Prompt
From the line with "Looking at the scene before" through the final line, transcribe the material below character for character; include no other lines.

Record extracts
## START
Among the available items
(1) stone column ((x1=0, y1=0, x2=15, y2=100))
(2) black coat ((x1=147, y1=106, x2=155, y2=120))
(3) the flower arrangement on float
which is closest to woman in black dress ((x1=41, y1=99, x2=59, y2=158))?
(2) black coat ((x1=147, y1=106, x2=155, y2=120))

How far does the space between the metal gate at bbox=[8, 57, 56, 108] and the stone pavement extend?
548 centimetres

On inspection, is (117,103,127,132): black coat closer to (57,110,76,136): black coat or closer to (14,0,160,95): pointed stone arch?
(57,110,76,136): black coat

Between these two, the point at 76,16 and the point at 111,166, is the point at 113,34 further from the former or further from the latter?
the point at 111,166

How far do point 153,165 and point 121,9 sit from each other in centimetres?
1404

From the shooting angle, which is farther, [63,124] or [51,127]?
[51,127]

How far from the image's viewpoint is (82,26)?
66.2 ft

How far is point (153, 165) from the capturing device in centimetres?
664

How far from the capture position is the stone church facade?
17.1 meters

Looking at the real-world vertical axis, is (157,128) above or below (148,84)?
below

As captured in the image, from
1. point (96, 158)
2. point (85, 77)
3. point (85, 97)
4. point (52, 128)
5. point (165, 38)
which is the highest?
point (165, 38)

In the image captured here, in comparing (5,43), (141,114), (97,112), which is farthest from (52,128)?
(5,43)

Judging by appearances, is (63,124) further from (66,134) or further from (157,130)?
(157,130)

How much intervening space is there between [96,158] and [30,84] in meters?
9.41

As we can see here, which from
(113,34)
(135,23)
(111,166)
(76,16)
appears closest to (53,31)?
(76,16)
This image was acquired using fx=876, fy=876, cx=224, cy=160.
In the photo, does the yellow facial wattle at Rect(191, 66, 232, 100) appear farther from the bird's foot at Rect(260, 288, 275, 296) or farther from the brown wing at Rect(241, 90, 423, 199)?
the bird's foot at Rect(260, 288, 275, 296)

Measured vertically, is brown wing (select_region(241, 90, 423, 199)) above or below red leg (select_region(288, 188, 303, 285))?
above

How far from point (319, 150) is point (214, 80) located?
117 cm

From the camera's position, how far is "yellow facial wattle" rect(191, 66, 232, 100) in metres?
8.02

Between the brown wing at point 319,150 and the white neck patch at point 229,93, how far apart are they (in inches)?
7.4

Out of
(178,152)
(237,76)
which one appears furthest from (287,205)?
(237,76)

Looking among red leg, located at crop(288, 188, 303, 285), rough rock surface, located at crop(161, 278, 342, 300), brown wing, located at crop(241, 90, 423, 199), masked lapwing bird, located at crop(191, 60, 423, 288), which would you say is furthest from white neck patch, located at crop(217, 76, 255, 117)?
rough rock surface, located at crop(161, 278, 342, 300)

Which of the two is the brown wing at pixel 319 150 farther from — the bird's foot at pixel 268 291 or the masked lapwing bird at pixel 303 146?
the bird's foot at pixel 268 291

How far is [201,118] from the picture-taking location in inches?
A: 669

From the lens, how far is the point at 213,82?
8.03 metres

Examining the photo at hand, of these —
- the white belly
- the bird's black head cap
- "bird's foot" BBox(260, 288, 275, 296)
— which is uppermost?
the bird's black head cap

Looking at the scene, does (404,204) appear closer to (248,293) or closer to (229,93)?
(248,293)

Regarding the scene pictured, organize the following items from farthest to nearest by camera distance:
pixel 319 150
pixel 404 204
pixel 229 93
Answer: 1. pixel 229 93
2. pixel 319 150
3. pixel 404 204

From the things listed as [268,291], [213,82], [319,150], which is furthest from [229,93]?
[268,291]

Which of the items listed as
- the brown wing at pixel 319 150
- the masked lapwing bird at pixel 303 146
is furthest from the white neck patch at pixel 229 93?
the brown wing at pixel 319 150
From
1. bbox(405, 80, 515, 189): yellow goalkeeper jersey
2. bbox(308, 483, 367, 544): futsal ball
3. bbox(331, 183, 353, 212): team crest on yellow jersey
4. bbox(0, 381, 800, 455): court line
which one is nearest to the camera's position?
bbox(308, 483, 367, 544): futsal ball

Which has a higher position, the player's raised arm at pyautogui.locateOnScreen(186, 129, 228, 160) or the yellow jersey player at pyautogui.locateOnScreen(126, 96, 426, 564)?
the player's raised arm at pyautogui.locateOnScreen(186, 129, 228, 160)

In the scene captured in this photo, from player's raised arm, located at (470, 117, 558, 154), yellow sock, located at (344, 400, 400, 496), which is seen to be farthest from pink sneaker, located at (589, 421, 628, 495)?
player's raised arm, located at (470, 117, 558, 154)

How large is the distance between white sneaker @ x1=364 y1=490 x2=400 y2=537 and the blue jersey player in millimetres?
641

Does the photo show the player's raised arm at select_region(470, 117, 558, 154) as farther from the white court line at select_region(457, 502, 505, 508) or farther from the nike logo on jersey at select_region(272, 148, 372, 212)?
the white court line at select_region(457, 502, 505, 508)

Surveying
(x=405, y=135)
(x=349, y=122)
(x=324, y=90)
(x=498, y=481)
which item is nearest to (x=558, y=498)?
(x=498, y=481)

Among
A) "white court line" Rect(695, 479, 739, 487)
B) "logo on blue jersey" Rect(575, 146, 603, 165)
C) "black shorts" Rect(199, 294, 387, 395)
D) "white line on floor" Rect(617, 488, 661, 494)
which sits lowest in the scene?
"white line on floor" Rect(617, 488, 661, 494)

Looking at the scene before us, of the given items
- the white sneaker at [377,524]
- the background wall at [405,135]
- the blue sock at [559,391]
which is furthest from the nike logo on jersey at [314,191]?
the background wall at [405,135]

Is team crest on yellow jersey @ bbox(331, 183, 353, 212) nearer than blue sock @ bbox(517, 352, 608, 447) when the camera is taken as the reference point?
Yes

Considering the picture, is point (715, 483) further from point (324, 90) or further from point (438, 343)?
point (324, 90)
## END
The output
Looking at the scene before us, of the given items
- the white sneaker at [377,524]
- the background wall at [405,135]
- the blue sock at [559,391]
which is furthest from the nike logo on jersey at [314,191]?
the background wall at [405,135]

Is team crest on yellow jersey @ bbox(331, 183, 353, 212) nearer than blue sock @ bbox(517, 352, 608, 447) when the camera is taken as the reference point?
Yes

Considering the picture, is point (715, 483) further from point (324, 90) or further from point (438, 343)?
point (324, 90)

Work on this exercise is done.